Just before the Sochi Olympics started, Julia Mancuso was asked to comment on the absence of her more famous teammate on the U.S. Ski Team, Lindsey Vonn. “It just leaves a lot of opportunity for everyone else,” she said.
Mancuso seized that opportunity on Monday in the combined downhill-slalom ski race. She did not win, but her bronze was victory ample enough, allowing her to fully emerge from Vonn’s long shadow.
The race was won by Maria Hoefl-Riesch of Germany, a result that confirmed her status as one of the greatest women skiers of all time. She was the favourite going into the race and Monday’s victory takes her Olympic gold tally to three. Silver went to Nicole Hosp of Austria, who had won the downhill race in the combined event.
Canada’s Marie-Michèle Gagnon, who was the world cup leader in the combined event heading into Sochi, had a disastrous day. She finished 21st in the downhill run and crashed out in the slalom.
While Gagnon did not expect a winning performance in the downhill, she had hoped to make up lost time in the slalom – her specialty. She was one of at least nine women who crashed or missed gates on the very steep slalom run.
Gagnon was taken away from the slalom hill by ambulance with a dislocated left shoulder. A spokesman for the women's ski team said her shoulder was put back in place almost immediately and that she was not in pain Monday night, local time. Gagnon intends to compete later this week in the technical events - the giant slalom and the slalom.
Mancuso’s bronze brings her Olympic medal tally to four, a record for a woman on the U.S. ski team, though Vonn has more world cup titles, including four overall world cup championships. Vonn was felled before the Olympics by a knee injury, allowing her teammates to shine at Sochi – or not.
While there was no doubt that Mancuso is one of the best skiers on the planet, it was Vonn and her glamorous lifestyle – her boyfriend is Tiger Woods – who utterly dominated the media coverage of the U.S. women’s ski team.
With Vonn out of the picture at Sochi – and possibly for the rest of the world cup season – it is Mancuso who has become the media darling and the U.S. team’s best hope for podium finishes in the alpine events. The pressure on her to excel no doubt increased on Sunday, when teammate Bode Miller failed to reach the podium in the downhill, in spite of winning two test runs.

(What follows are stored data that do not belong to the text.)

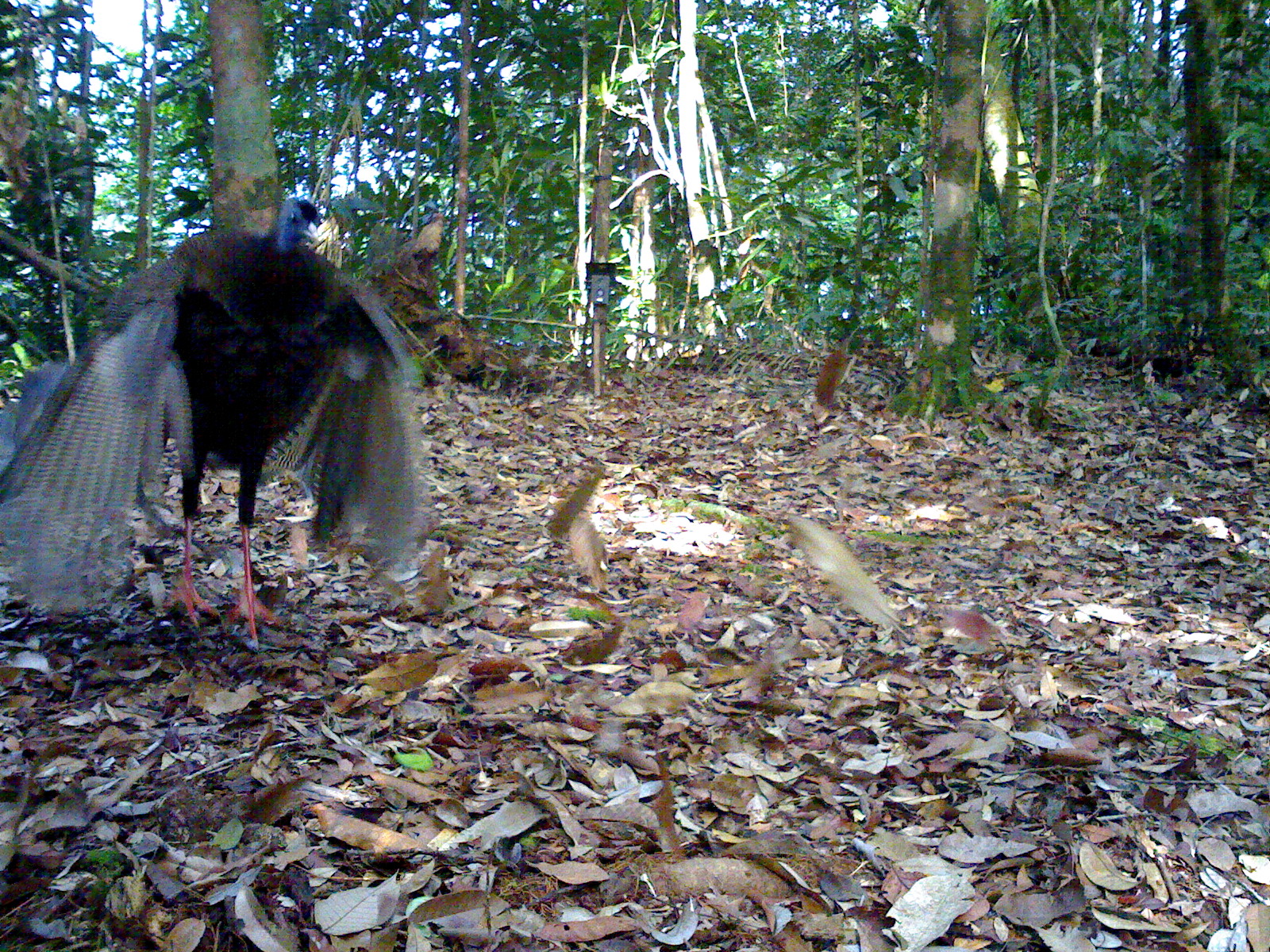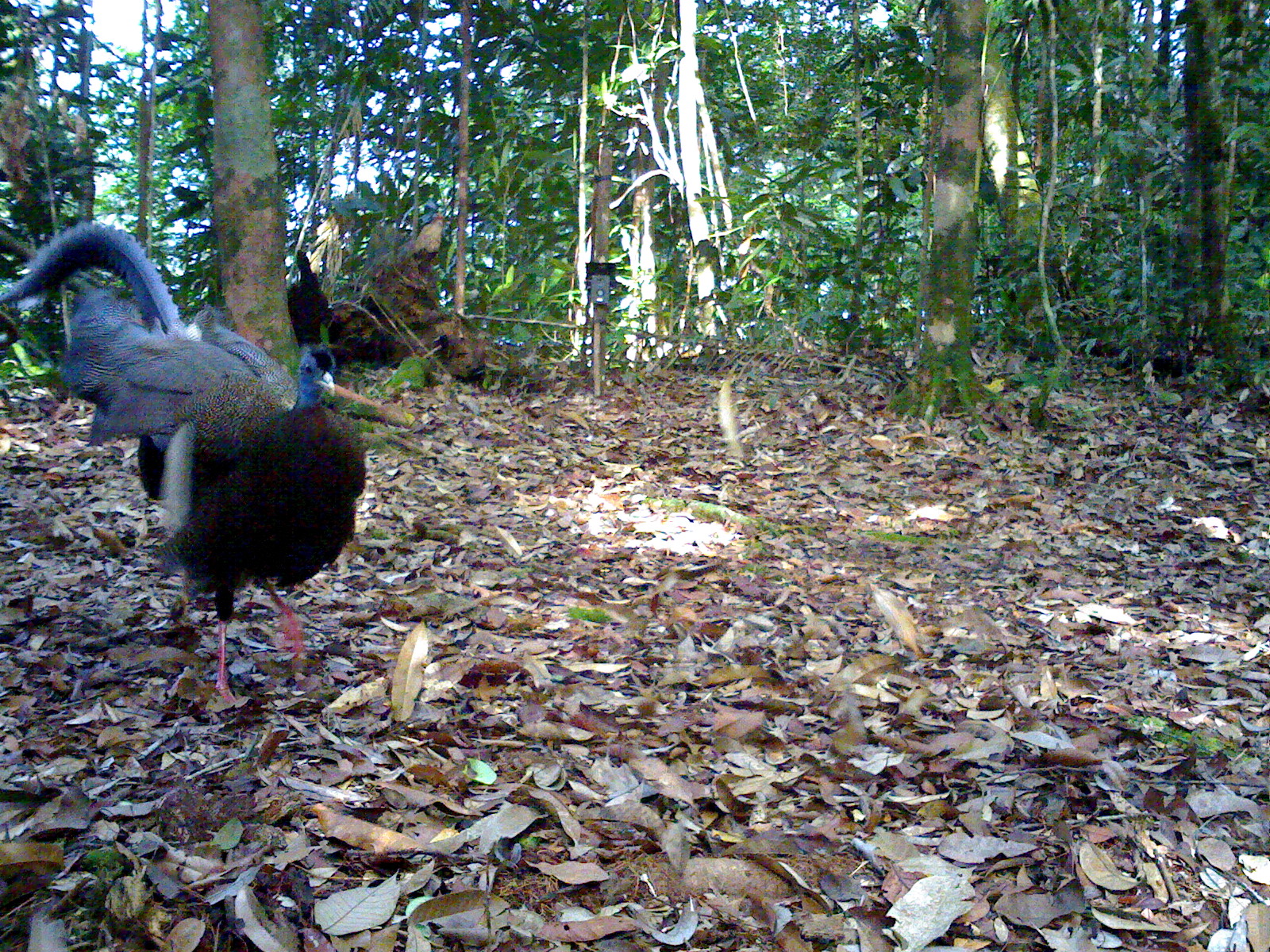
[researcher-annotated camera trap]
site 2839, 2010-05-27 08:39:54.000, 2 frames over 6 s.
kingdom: Animalia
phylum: Chordata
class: Aves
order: Galliformes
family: Phasianidae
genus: Argusianus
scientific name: Argusianus argus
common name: great argus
Argusianus argus (great argus), count 1.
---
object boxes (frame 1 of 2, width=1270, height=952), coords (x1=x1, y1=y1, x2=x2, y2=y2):
argusianus argus: (x1=0, y1=195, x2=429, y2=650)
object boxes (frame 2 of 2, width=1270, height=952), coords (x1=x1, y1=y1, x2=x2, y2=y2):
argusianus argus: (x1=0, y1=220, x2=369, y2=704)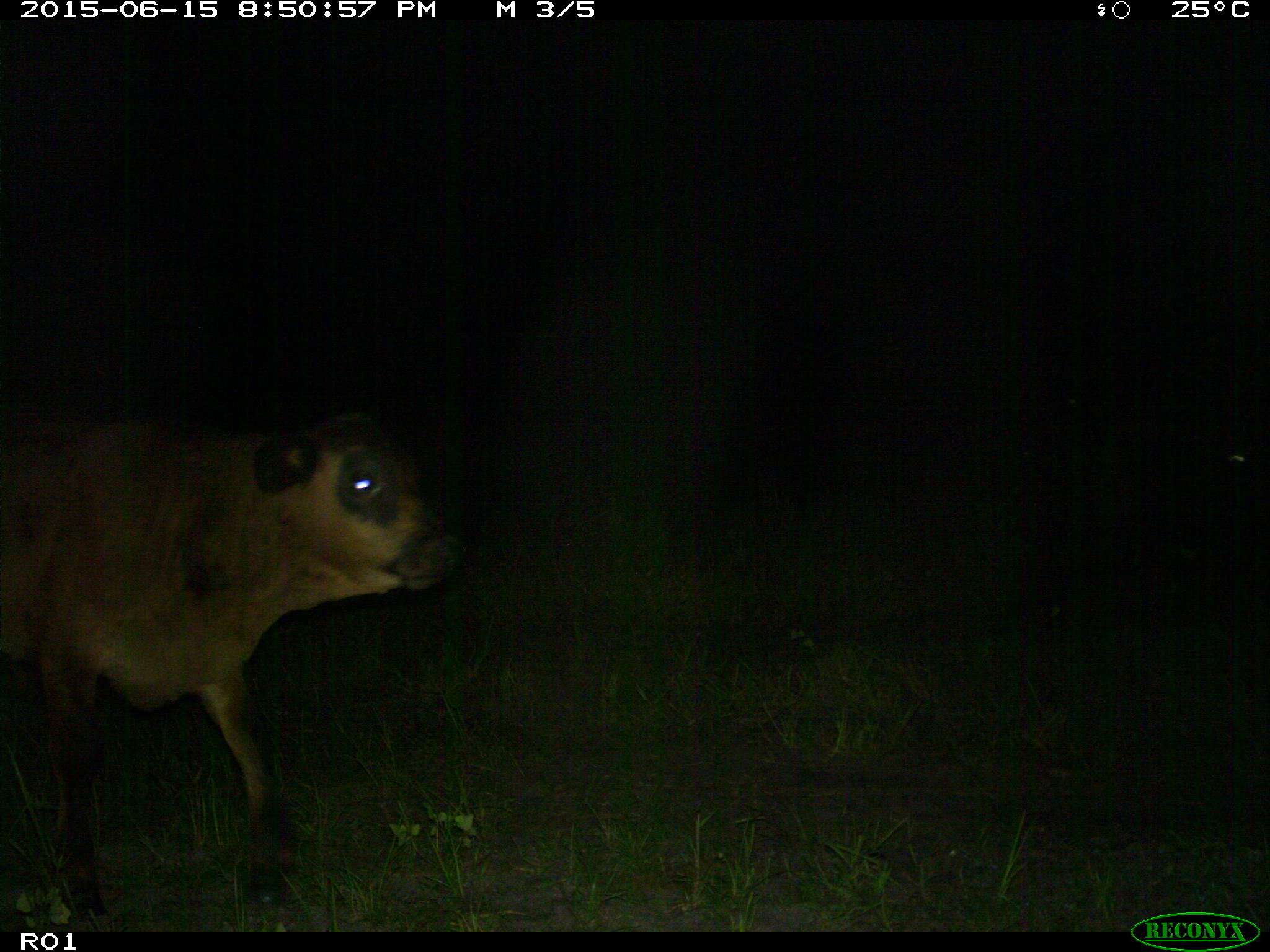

“I feel amazed,” Mancuso said after the race. “It is an unbelievable day. To win another medal is a just a dream come true.”
Mancuso, who is from Reno, Nev., won gold the giant slalom in the Turin Games in 2006 and took silver in both the downhill and the combined in Vancouver in 2010, where Vonn won gold in the downhill.
Vonn’s absence makes her a leading contender for gold in Wednesday’s downhill -- she led the downhill race of the combined by nearly half a second. If she takes gold in the downhill, the question may be: Lindsey who?